• TEXT PROVIDED

Disputes covered
The common thread across media and IP disputes is that the leverage lives outside the courthouse. Filing usually destroys the most valuable settlement chip, which is quiet resolution.
Defamation (libel and slander)
Including online defamation and review-site disputes. California anti-SLAPP exposure under Code Civ. Proc. § 425.16 makes the opening posture critical; a clumsy filing can produce a fee award against the plaintiff.
Right of publicity and image misuse
Cal. Civ. Code § 3344 unauthorized commercial use claims, including influencer and talent likeness misuse. Pre-suit demand combined with platform takedowns often resolves before any court sees the matter.
Content ownership and work-for-hire
Disputes over who owns commissioned content, joint authorship under 17 U.S.C. § 201, and work-for-hire characterization. Often resolved with an assignment plus payment, not a court order.

• TASK DESCRIPTION
Please answer these from the disputes overview above:
(a) Which California code section is cited for anti-SLAPP exposure in defamation cases?
(b) Which federal section is given for joint authorship?
(c) What does filing usually destroy, according to the overview?

• RECORDED INFORMATION

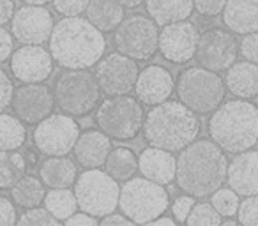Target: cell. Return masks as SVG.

• RESULT BELOW
(a) Code Civ. Proc. § 425.16
(b) 17 U.S.C. § 201
(c) The most valuable settlement chip, which is quiet resolution.